In 1998, William Hambrecht founded WR Hambrecht & Co., which helped pioneer U.S. stock auctions. Hambrecht’s Open IPO® auctions are based on the method developed to auction Dutch tulip bulbs in the 17th century. In a “Dutch” auction, prices are determined after all prospective buyers have placed bids. Then one price is set for all buyers. That price is the highest price at which all the securities can be sold to the bidders. No investor pays more than his bid price, but many will receive securities at a price that is less than their bid. Dutch auctions are commonly used to sell U.S. Treasury securities, and about 150 auctions of Treasuries are held each year. One of the attractive features of Dutch auctions is that connections don’t matter. Mom-and-Pop investors can compete for shares alongside big institutional investors.
In August 2004, Google Inc. went public using a variation on the Dutch auction. Google’s IPO was, by far, the largest auction-based offering ever. The auction rules ensured that small investors could participate because orders as small as 5 shares were accepted. In traditional IPOs, allocations of less than 100 shares are rare, although most deals have no official minimum. Google’s IPO did not go off without a hitch. The company originally estimated a selling range between $108 and $135 per share, but the eventual issue price was only $85 per share. Noting this fact, many Wall Street bankers and professional investors declared the IPO auction a failure. Of course, there is no evidence that a traditional IPO would have yielded a higher initial selling price, and Google paid underwriting fees of only 2.8 percent, which is less than the norm. On the first day of trading, Google’s price rose in the aftermarket to $100.34, an 18 percent gain that is about average for IPOs. By January 2009, Google’s price had risen above $600 per share.
In 2005, Chicago investment research firm Morningstar Inc. chose to go public using Hambrecht’s OpenIPO system. However, traditional Wall Street underwriters strongly discouraged Morningstar from using the auction format. After all, the traditional underwriting method is extremely profitable for underwriters and institutional investors. Institutional investors clearly did not receive preferential treatment in the Morningstar IPO. Investment behemoth Fidelity Investments received no shares in the IPO. Its $17.50 bid for 2.2 million Morningstar shares was too low. The auction clearing price was set at $18.50. Morningstar paid underwriting fees of less than 2 percent of the offering proceeds, much less than would be expected in a traditional offering.
Internet-based auctions may eventually capture a significant share of the underwriting market, but that time is probably still far off.
However, not all leveraged buyouts have worked as planned.
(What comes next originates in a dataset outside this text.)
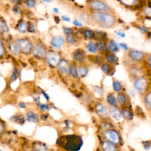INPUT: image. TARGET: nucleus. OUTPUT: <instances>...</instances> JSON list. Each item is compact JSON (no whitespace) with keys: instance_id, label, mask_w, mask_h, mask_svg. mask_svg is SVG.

Because they are based on the heavy use of debt, any shortfall in a company’s performance after the buyout can prove disastrous.
It should be further pointed out that the impetus to going private was once again stimulated in 2002 by the Sarbanes–Oxley Act, which greatly increased the reporting requirements and potential liability for publicly traded companies. This was especially true for smaller companies where the financial burden of reporting was a significant expense. Many of these decided to go private.